TASK DESCRIPTION: Render each line of the records below as a numbered list, dropping blank lines and leaving out the pictures.

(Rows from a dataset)
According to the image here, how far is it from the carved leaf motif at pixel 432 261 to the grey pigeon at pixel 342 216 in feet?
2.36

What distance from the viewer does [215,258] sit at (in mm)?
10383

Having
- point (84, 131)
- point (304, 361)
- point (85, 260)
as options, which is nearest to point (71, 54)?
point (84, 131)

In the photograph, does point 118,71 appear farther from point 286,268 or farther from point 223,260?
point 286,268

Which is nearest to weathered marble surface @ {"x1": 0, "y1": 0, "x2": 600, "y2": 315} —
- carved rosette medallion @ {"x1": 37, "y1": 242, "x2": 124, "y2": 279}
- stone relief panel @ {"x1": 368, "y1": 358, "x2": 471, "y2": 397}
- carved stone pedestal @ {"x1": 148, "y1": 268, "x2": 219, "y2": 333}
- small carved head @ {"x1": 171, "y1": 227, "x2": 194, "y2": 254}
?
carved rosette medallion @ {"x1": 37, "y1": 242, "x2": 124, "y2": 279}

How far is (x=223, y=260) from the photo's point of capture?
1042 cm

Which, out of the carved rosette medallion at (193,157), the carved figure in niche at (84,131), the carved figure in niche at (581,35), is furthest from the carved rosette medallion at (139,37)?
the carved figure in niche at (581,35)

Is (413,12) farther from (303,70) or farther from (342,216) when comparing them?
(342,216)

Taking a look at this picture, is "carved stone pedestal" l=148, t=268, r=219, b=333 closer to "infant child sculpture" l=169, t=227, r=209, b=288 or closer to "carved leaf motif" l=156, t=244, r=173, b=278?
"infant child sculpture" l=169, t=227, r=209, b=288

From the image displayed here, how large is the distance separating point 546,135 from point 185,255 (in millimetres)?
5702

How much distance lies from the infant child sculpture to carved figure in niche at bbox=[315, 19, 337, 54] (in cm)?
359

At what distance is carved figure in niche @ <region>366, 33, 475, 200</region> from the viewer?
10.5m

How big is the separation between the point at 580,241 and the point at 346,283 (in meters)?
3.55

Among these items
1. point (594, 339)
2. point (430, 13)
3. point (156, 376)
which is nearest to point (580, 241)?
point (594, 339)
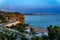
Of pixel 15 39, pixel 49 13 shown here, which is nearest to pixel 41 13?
pixel 49 13

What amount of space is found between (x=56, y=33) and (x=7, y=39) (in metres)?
1.58

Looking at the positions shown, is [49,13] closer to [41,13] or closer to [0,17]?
[41,13]

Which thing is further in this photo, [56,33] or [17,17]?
[17,17]

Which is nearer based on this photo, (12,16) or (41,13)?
(12,16)

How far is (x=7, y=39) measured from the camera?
751 centimetres

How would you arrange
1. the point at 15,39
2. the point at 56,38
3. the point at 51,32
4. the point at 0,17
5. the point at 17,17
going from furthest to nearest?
the point at 17,17 < the point at 0,17 < the point at 15,39 < the point at 51,32 < the point at 56,38

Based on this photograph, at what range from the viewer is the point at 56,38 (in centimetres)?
662

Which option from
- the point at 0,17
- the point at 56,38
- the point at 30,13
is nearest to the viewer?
the point at 56,38

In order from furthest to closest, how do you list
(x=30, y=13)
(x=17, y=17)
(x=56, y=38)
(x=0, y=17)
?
(x=30, y=13), (x=17, y=17), (x=0, y=17), (x=56, y=38)

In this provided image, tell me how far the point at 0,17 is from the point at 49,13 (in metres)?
24.4

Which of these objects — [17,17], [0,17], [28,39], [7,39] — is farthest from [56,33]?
[17,17]

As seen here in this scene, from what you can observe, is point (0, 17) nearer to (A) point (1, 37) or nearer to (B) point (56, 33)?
(A) point (1, 37)

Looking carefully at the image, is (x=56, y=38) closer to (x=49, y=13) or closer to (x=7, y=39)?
(x=7, y=39)

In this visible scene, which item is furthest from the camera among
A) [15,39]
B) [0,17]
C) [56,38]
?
[0,17]
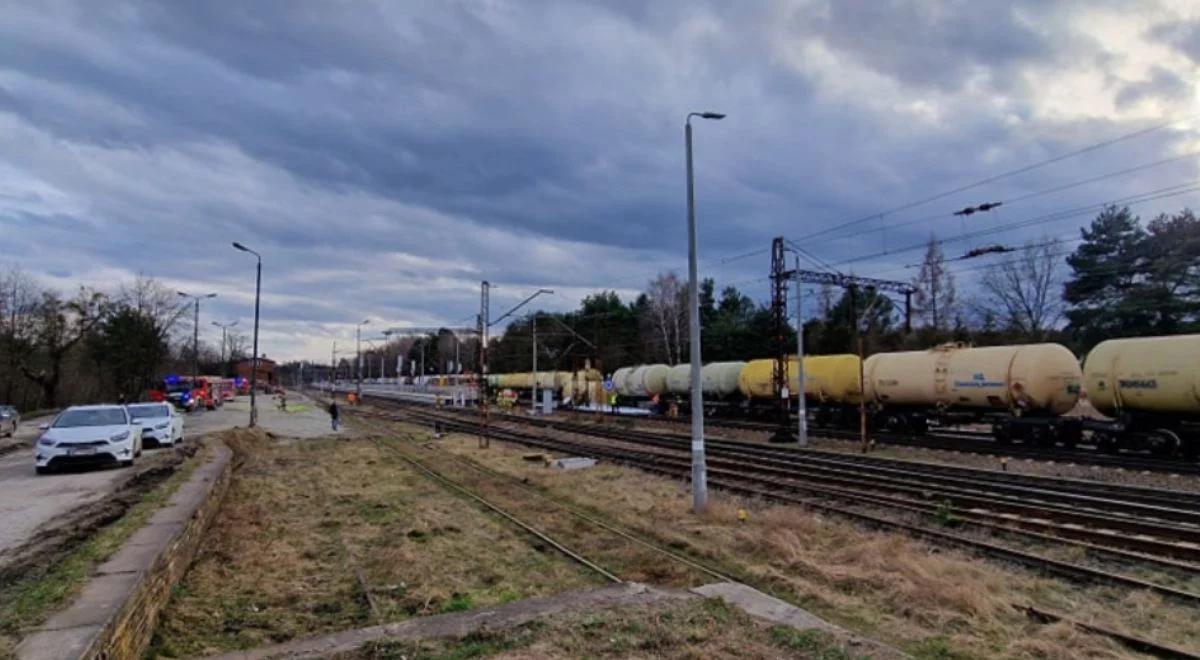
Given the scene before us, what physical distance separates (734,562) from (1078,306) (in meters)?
51.0

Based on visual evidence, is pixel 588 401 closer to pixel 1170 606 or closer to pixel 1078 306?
pixel 1078 306

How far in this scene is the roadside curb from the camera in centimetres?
543

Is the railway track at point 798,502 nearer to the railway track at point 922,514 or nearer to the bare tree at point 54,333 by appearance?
the railway track at point 922,514

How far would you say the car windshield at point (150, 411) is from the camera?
2570 centimetres

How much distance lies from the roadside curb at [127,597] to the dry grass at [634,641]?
1.82 metres

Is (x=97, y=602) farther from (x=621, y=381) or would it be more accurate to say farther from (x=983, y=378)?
(x=621, y=381)

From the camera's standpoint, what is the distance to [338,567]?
9.80m

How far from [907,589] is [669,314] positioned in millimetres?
66920

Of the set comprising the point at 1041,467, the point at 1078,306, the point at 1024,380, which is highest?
the point at 1078,306

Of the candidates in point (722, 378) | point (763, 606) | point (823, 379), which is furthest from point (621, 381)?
point (763, 606)

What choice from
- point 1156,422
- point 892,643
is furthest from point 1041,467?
point 892,643

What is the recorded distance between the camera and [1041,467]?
20828 mm

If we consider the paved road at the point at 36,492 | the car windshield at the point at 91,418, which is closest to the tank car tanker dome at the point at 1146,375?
the paved road at the point at 36,492

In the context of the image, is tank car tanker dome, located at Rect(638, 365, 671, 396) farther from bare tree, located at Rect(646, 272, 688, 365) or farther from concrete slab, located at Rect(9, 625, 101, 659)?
concrete slab, located at Rect(9, 625, 101, 659)
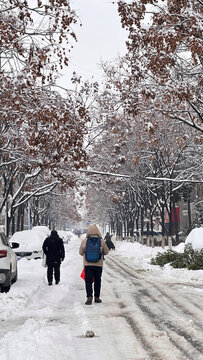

RESULT OF THIS TASK:
1. According to the image here, how far is it from the carved leaf motif at pixel 432 261 to the grey pigeon at pixel 342 216 in feet?
2. 2.36
3. What distance from the viewer does [215,258] sit at (in mm)?
4. 10383
5. Having
6. - point (84, 131)
7. - point (304, 361)
8. - point (85, 260)
9. as options, which is nearest to point (71, 54)?
10. point (84, 131)
11. In the photograph, does point 118,71 appear farther from point 286,268 or farther from point 223,260?
12. point 286,268
13. Which is nearest to weathered marble surface @ {"x1": 0, "y1": 0, "x2": 600, "y2": 315} —
14. - carved rosette medallion @ {"x1": 37, "y1": 242, "x2": 124, "y2": 279}
15. - stone relief panel @ {"x1": 368, "y1": 358, "x2": 471, "y2": 397}
16. - carved stone pedestal @ {"x1": 148, "y1": 268, "x2": 219, "y2": 333}
17. - small carved head @ {"x1": 171, "y1": 227, "x2": 194, "y2": 254}
18. ?
19. carved rosette medallion @ {"x1": 37, "y1": 242, "x2": 124, "y2": 279}
20. How far is (x=223, y=260) from the photo's point of capture?
21. 1042 cm
22. Which, out of the carved rosette medallion at (193,157), the carved figure in niche at (84,131), the carved figure in niche at (581,35), is furthest from the carved rosette medallion at (139,37)?
23. the carved figure in niche at (581,35)
24. Is (413,12) farther from (303,70) or farther from (342,216) when comparing them?
25. (342,216)
26. Taking a look at this picture, is "carved stone pedestal" l=148, t=268, r=219, b=333 closer to "infant child sculpture" l=169, t=227, r=209, b=288 or closer to "carved leaf motif" l=156, t=244, r=173, b=278?
27. "infant child sculpture" l=169, t=227, r=209, b=288
28. From the image displayed here, how large is the distance separating point 546,135 from point 185,255 (in millimetres)?
29. 5702
30. How much distance lies from the infant child sculpture to carved figure in niche at bbox=[315, 19, 337, 54] (in cm)?
31. 359
32. At what distance is carved figure in niche @ <region>366, 33, 475, 200</region> from the viewer?
33. 10.5m
34. How big is the separation between the point at 580,241 and the point at 346,283 (in meters)?
35. 3.55
36. Among these items
37. 1. point (594, 339)
38. 2. point (430, 13)
39. 3. point (156, 376)
40. which is nearest to point (580, 241)?
41. point (594, 339)
42. Of pixel 15 39, pixel 49 13 shown here, which is nearest to pixel 41 13?
43. pixel 49 13
44. What amount of space is found between (x=56, y=33) and (x=7, y=39) (in metres)?
45. 1.58
46. Looking at the positions shown, is [49,13] closer to [41,13] or closer to [0,17]?
47. [41,13]
48. Which thing is further in this photo, [56,33] or [17,17]?
49. [17,17]
50. Which is nearer based on this photo, (12,16) or (41,13)?
51. (12,16)
52. How far is (x=7, y=39) measured from the camera?
53. 751 centimetres
54. How would you arrange
55. 1. the point at 15,39
56. 2. the point at 56,38
57. 3. the point at 51,32
58. 4. the point at 0,17
59. 5. the point at 17,17
60. going from furthest to nearest?
61. the point at 17,17 < the point at 0,17 < the point at 15,39 < the point at 51,32 < the point at 56,38
62. Based on this photograph, at what range from the viewer is the point at 56,38 (in centimetres)?
63. 662
64. Which option from
65. - the point at 0,17
66. - the point at 56,38
67. - the point at 30,13
68. is nearest to the viewer?
69. the point at 56,38
70. In order from furthest to closest, how do you list
71. (x=30, y=13)
72. (x=17, y=17)
73. (x=56, y=38)
74. (x=0, y=17)
75. ?
76. (x=30, y=13), (x=17, y=17), (x=0, y=17), (x=56, y=38)
77. In this provided image, tell me how far the point at 0,17 is from the point at 49,13 (in metres)?
78. 24.4
79. Which of these objects — [17,17], [0,17], [28,39], [7,39] — is farthest from [56,33]?
80. [17,17]
81. As seen here in this scene, from what you can observe, is point (0, 17) nearer to (A) point (1, 37) or nearer to (B) point (56, 33)?
82. (A) point (1, 37)
83. Looking carefully at the image, is (x=56, y=38) closer to (x=49, y=13) or closer to (x=7, y=39)?
84. (x=7, y=39)
85. In this visible scene, which item is furthest from the camera among
86. A) [15,39]
87. B) [0,17]
88. C) [56,38]
89. ?
90. [0,17]
91. Given the scene before us, what physical distance separates (734,562) from (1078,306) (in meters)?
92. 51.0
93. Based on visual evidence, is pixel 588 401 closer to pixel 1170 606 or closer to pixel 1078 306?
94. pixel 1078 306
95. How far in this scene is the roadside curb from the camera in centimetres?
96. 543
97. Is the railway track at point 798,502 nearer to the railway track at point 922,514 or nearer to the bare tree at point 54,333 by appearance?
98. the railway track at point 922,514
99. How far would you say the car windshield at point (150, 411) is from the camera?
100. 2570 centimetres
101. How much distance lies from the roadside curb at [127,597] to the dry grass at [634,641]?
102. 1.82 metres
103. Is (x=97, y=602) farther from (x=621, y=381) or would it be more accurate to say farther from (x=983, y=378)?
104. (x=621, y=381)
105. From the camera's standpoint, what is the distance to [338,567]?
106. 9.80m
107. How far from [907,589] is [669,314] positioned in millimetres?
108. 66920
109. Of the set comprising the point at 1041,467, the point at 1078,306, the point at 1024,380, which is highest?
110. the point at 1078,306
111. Of the candidates in point (722, 378) | point (763, 606) | point (823, 379), which is furthest from point (621, 381)?
112. point (763, 606)
113. What choice from
114. - point 1156,422
115. - point 892,643
116. is furthest from point 1041,467?
117. point 892,643
118. What is the recorded distance between the camera and [1041,467]?
119. 20828 mm
120. If we consider the paved road at the point at 36,492 | the car windshield at the point at 91,418, which is closest to the tank car tanker dome at the point at 1146,375?
121. the paved road at the point at 36,492
122. In the context of the image, is tank car tanker dome, located at Rect(638, 365, 671, 396) farther from bare tree, located at Rect(646, 272, 688, 365) or farther from concrete slab, located at Rect(9, 625, 101, 659)?
123. concrete slab, located at Rect(9, 625, 101, 659)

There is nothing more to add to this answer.